## REQUIRED TASK
Copy the records below word for word, leaving out the pictures.

# START OF GIVEN INFORMATION

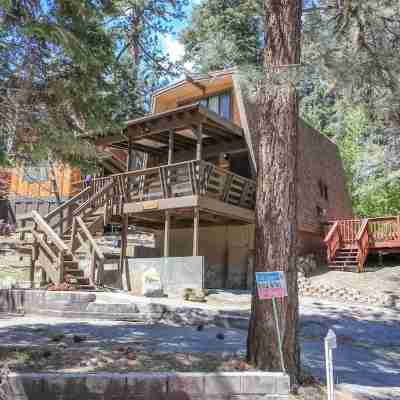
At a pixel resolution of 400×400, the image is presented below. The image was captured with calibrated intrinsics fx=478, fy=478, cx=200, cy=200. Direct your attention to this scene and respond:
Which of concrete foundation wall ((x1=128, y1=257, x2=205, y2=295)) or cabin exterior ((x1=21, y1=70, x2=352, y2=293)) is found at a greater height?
cabin exterior ((x1=21, y1=70, x2=352, y2=293))

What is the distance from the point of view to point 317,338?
29.8 ft

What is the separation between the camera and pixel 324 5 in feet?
26.5

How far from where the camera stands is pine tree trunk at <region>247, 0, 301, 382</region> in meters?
5.66

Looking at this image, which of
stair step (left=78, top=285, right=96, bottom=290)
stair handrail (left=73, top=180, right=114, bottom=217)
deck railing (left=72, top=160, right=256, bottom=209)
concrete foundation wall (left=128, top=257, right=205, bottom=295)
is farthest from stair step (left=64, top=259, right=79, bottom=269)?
deck railing (left=72, top=160, right=256, bottom=209)

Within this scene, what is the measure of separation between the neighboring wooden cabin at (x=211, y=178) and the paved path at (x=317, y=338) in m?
4.71

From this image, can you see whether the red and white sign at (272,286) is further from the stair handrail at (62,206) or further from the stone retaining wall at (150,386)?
the stair handrail at (62,206)

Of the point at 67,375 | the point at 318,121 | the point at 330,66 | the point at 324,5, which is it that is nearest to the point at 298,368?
the point at 67,375

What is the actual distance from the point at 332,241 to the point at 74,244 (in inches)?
372

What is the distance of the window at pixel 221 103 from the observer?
17.6 meters

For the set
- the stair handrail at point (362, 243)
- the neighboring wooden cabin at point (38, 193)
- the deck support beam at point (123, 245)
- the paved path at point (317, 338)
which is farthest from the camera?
the neighboring wooden cabin at point (38, 193)

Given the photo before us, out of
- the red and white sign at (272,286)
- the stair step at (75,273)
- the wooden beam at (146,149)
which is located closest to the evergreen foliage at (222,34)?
the wooden beam at (146,149)

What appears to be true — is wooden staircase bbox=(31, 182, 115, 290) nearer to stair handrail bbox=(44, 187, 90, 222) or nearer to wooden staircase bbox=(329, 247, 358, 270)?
stair handrail bbox=(44, 187, 90, 222)

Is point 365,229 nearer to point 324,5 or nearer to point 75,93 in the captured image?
point 324,5

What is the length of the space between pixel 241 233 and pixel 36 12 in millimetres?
11035
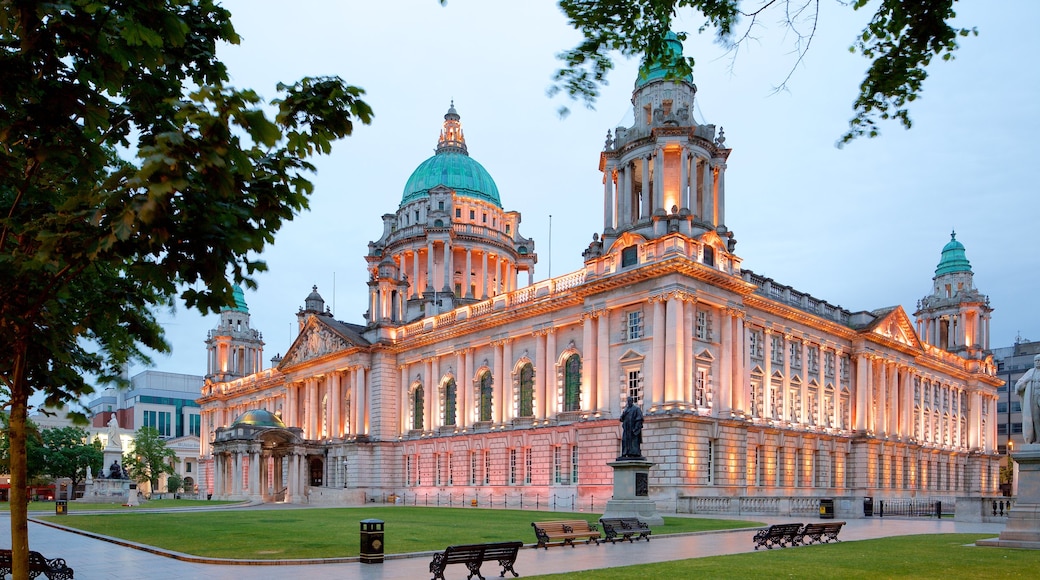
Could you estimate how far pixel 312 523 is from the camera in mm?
36406

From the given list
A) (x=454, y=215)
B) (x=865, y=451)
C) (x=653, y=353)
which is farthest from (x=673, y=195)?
(x=454, y=215)

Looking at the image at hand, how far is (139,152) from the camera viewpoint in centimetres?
637

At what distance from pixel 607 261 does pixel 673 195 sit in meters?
6.06

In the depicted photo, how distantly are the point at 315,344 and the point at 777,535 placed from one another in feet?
212

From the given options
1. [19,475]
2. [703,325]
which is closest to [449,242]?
[703,325]

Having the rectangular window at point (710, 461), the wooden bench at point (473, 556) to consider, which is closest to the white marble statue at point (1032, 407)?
the wooden bench at point (473, 556)

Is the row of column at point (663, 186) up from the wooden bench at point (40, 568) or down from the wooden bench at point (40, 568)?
up

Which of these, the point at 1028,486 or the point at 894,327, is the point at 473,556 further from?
the point at 894,327

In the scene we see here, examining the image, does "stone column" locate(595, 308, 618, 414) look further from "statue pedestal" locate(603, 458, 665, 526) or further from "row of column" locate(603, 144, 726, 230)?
"statue pedestal" locate(603, 458, 665, 526)

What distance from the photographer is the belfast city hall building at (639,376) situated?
165 ft

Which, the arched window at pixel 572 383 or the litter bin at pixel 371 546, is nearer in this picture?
the litter bin at pixel 371 546

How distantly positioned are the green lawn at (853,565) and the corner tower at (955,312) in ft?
233

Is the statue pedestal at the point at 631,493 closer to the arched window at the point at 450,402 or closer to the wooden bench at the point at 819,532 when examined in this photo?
the wooden bench at the point at 819,532

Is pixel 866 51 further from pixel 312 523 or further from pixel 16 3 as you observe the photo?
pixel 312 523
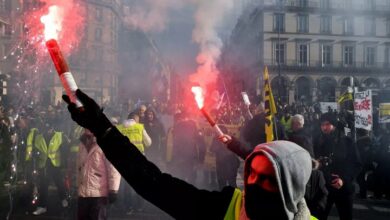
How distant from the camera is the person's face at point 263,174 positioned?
1.60m

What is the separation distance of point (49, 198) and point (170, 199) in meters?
7.67

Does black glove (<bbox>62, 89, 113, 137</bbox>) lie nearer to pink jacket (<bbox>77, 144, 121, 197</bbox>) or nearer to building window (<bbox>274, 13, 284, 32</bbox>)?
pink jacket (<bbox>77, 144, 121, 197</bbox>)

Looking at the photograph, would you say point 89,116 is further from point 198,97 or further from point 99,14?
point 99,14

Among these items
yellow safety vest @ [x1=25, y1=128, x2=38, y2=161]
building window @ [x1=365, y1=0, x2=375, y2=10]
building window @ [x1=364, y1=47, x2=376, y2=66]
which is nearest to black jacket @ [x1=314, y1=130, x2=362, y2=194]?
yellow safety vest @ [x1=25, y1=128, x2=38, y2=161]

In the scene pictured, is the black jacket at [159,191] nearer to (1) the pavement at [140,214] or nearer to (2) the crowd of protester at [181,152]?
(2) the crowd of protester at [181,152]

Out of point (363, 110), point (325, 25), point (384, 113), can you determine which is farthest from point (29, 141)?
point (325, 25)

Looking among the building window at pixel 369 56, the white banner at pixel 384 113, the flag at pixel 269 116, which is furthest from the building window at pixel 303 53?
the flag at pixel 269 116

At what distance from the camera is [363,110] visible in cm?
1231

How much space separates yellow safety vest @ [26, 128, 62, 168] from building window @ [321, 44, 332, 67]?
5009cm

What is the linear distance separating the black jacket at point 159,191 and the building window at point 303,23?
5304 centimetres

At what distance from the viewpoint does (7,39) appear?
47938 mm

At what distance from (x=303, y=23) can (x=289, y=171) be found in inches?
2151

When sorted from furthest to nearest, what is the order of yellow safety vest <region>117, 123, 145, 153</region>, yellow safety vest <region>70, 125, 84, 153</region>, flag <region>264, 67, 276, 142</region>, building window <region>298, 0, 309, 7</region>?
building window <region>298, 0, 309, 7</region>
yellow safety vest <region>70, 125, 84, 153</region>
yellow safety vest <region>117, 123, 145, 153</region>
flag <region>264, 67, 276, 142</region>

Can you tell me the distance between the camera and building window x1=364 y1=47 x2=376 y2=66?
170 feet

# END OF GIVEN INFORMATION

## THE COMPLETED TASK
At a pixel resolution of 400×400, the image is presented below. The image was captured with calibrated intrinsics fx=478, fy=478, cx=200, cy=200. Direct your attention to this scene and respond:
Which of concrete foundation wall ((x1=128, y1=257, x2=205, y2=295)) or cabin exterior ((x1=21, y1=70, x2=352, y2=293)) is found at a greater height?
cabin exterior ((x1=21, y1=70, x2=352, y2=293))

What is the distance from the point of view to point 317,338?
29.8 ft

What is the separation between the camera and pixel 324 5 in feet?
26.5

How far from where the camera stands is pine tree trunk at <region>247, 0, 301, 382</region> in meters?
5.66

Looking at this image, which of
stair step (left=78, top=285, right=96, bottom=290)
stair handrail (left=73, top=180, right=114, bottom=217)
deck railing (left=72, top=160, right=256, bottom=209)
concrete foundation wall (left=128, top=257, right=205, bottom=295)
is farthest from stair step (left=64, top=259, right=79, bottom=269)?
deck railing (left=72, top=160, right=256, bottom=209)

Within this scene, what is the measure of separation between the neighboring wooden cabin at (x=211, y=178) and the paved path at (x=317, y=338) in m?
4.71

From this image, can you see whether the red and white sign at (272,286) is further from the stair handrail at (62,206) or further from the stone retaining wall at (150,386)?
the stair handrail at (62,206)

Of the point at 67,375 | the point at 318,121 | the point at 330,66 | the point at 324,5, which is it that is nearest to the point at 298,368?
the point at 67,375

What is the actual distance from the point at 332,241 to the point at 74,244 (in inches)?
372

What is the distance of the window at pixel 221 103 from the observer?
17.6 meters

For the set
- the stair handrail at point (362, 243)
- the neighboring wooden cabin at point (38, 193)
- the deck support beam at point (123, 245)
- the paved path at point (317, 338)
which is farthest from the camera?
the neighboring wooden cabin at point (38, 193)

Given the photo before us, out of
- the red and white sign at (272,286)
- the stair step at (75,273)
- the wooden beam at (146,149)
which is located closest to the evergreen foliage at (222,34)?
the wooden beam at (146,149)

What appears to be true — is wooden staircase bbox=(31, 182, 115, 290) nearer to stair handrail bbox=(44, 187, 90, 222) or nearer to wooden staircase bbox=(329, 247, 358, 270)?
stair handrail bbox=(44, 187, 90, 222)

Is point 365,229 nearer to point 324,5 or nearer to point 75,93 in the captured image?
point 324,5

What is the length of the space between pixel 241 233 and pixel 36 12 in millimetres?
11035
Could you estimate how far pixel 312 523 is from the camera in mm?
36406

From the given list
A) (x=454, y=215)
B) (x=865, y=451)
C) (x=653, y=353)
which is farthest from (x=673, y=195)?
(x=454, y=215)

Looking at the image at hand, how far is (139,152) from the camera viewpoint in centimetres?
637

At what distance from pixel 607 261 does pixel 673 195 sit in meters?
6.06

In the depicted photo, how distantly are the point at 315,344 and the point at 777,535 placed from one another in feet?
212

From the given options
1. [19,475]
2. [703,325]
which is closest to [449,242]?
[703,325]

Having the rectangular window at point (710, 461), the wooden bench at point (473, 556) to consider, which is closest to the white marble statue at point (1032, 407)?
the wooden bench at point (473, 556)

Is the row of column at point (663, 186) up from the wooden bench at point (40, 568) or down from the wooden bench at point (40, 568)?
up

Which of these, the point at 1028,486 or the point at 894,327, is the point at 473,556 further from?
the point at 894,327

In the scene we see here, examining the image, does "stone column" locate(595, 308, 618, 414) look further from "statue pedestal" locate(603, 458, 665, 526) or further from "row of column" locate(603, 144, 726, 230)?
"statue pedestal" locate(603, 458, 665, 526)

What distance from the photographer is the belfast city hall building at (639,376) situated?
165 ft

Which, the arched window at pixel 572 383 or the litter bin at pixel 371 546, is nearer in this picture?
the litter bin at pixel 371 546

How distantly positioned are the green lawn at (853,565) and the corner tower at (955,312) in ft?
233

Is the statue pedestal at the point at 631,493 closer to the arched window at the point at 450,402 or closer to the wooden bench at the point at 819,532 when examined in this photo?
the wooden bench at the point at 819,532

Is pixel 866 51 further from pixel 312 523 or further from pixel 16 3 as you observe the photo?
pixel 312 523
How distant from the camera is the person's face at point 263,174 positioned?
1.60m

What is the separation distance of point (49, 198) and point (170, 199) in meters?
7.67

Does black glove (<bbox>62, 89, 113, 137</bbox>) lie nearer to pink jacket (<bbox>77, 144, 121, 197</bbox>) or nearer to building window (<bbox>274, 13, 284, 32</bbox>)?
pink jacket (<bbox>77, 144, 121, 197</bbox>)

Looking at the photograph, would you say point 89,116 is further from point 198,97 or further from point 99,14?
point 99,14

Among these items
yellow safety vest @ [x1=25, y1=128, x2=38, y2=161]
building window @ [x1=365, y1=0, x2=375, y2=10]
building window @ [x1=364, y1=47, x2=376, y2=66]
which is nearest to black jacket @ [x1=314, y1=130, x2=362, y2=194]?
yellow safety vest @ [x1=25, y1=128, x2=38, y2=161]

In the scene pictured, is the black jacket at [159,191] nearer to (1) the pavement at [140,214] or nearer to (2) the crowd of protester at [181,152]?
(2) the crowd of protester at [181,152]

Out of point (363, 110), point (325, 25), point (384, 113), can you determine which is farthest from point (29, 141)?
point (325, 25)

Looking among the building window at pixel 369 56, the white banner at pixel 384 113, the flag at pixel 269 116, which is furthest from the building window at pixel 303 53?
the flag at pixel 269 116

At what distance from the camera is [363,110] visible in cm?
1231

How much space separates yellow safety vest @ [26, 128, 62, 168] from building window @ [321, 44, 332, 67]?
5009cm

What is the linear distance separating the black jacket at point 159,191 and the building window at point 303,23?
5304 centimetres

At what distance from the viewpoint does (7,39) appear?
47938 mm

At what distance from (x=303, y=23) can (x=289, y=171) be found in inches?
2151

When sorted from furthest to nearest, what is the order of yellow safety vest <region>117, 123, 145, 153</region>, yellow safety vest <region>70, 125, 84, 153</region>, flag <region>264, 67, 276, 142</region>, building window <region>298, 0, 309, 7</region>?
building window <region>298, 0, 309, 7</region>
yellow safety vest <region>70, 125, 84, 153</region>
yellow safety vest <region>117, 123, 145, 153</region>
flag <region>264, 67, 276, 142</region>

Can you tell me the distance between the camera and building window x1=364 y1=47 x2=376 y2=66?
170 feet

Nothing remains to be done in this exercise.